In this study, we examined the expression and phosphorylation of eNOS in the aorta, as endothelial function is dependent on the expression and phosphorylation of eNOS. The results showed no changes in both the expression and phosphorylation of eNOS in the aorta in the Nx group compared with the Sham group, and AST-120 did not modify these expressions. The results indicate that the altered endothelium-dependent vascular response of the aorta was not related to the expression and phosphorylation of eNOS in our rats. Therefore, we consider that reduced NO bioavailability induced endothelial dysfunction in the Nx group through scavenging NO by O2, but not eNOS dysfunction, in this study.

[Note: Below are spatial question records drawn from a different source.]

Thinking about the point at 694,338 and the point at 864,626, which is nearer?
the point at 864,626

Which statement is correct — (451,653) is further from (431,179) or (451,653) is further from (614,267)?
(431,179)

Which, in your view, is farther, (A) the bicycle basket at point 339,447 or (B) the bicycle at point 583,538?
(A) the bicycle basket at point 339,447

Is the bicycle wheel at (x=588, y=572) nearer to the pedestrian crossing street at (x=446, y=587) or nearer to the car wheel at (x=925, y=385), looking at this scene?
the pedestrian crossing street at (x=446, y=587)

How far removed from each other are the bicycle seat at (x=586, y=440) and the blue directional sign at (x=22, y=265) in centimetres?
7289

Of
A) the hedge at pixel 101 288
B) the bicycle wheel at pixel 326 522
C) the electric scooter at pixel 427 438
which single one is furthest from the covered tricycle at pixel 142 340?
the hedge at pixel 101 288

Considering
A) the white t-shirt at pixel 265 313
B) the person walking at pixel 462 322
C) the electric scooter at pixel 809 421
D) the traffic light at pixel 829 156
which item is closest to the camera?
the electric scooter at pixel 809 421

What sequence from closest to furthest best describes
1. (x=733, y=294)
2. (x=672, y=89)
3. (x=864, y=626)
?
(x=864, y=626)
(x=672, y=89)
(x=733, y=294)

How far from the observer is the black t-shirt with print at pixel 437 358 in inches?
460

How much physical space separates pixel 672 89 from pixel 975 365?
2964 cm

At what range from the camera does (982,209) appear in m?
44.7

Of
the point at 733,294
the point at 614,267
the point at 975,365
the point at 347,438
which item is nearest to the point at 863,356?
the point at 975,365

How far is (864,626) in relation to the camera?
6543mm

It is important to note that AST-120 ameliorated the reduced vascular response in the Nx group, independent of renal function. Ccr and renal histological scores were not significantly different between the Nx and Nx+AST groups because of the short duration of AST-120 treatment. AST-120 probably ameliorates endothelial dysfunction by reducing IS accumulation, independent of renal function. Clinically, AST-120 may retard the development of CVD in patients with CKD, as it is reported to reduce the intima–media thickness and arterial stiffness of the carotid artery, which are associated with CVD, in patients with CKD.13

The limitation of this study is its inability to demonstrate the specificity of the toxicity of IS in the vasculature sufficiently. However, some in vitro studies have revealed the toxicity of IS in vascular cells.14, 33, 34 In addition, oxidative stress induced by IS may damage vascular cells in an indirect manner.26, 27, 36 Therefore, IS accumulation is considered to be one of the pathogenic mechanisms causing endothelial dysfunction in patients with CKD.

In conclusion, the oral adsorbent AST-120 ameliorated endothelial dysfunction by reducing IS accumulation, independent of renal function, in a rat model of CKD. AST-120 also alleviated oxidative/nitrative stress in the aorta. Therefore, the ameliorative effect of AST-120 on endothelial function may be associated with reduced oxidative/nitrative stress in the vessel wall. Our results suggest that AST-120 could be potentially useful in retarding the development of CVD in patients with CKD. Further studies are needed to elucidate the pathogenetic mechanism of uremic toxin-induced endothelial dysfunction.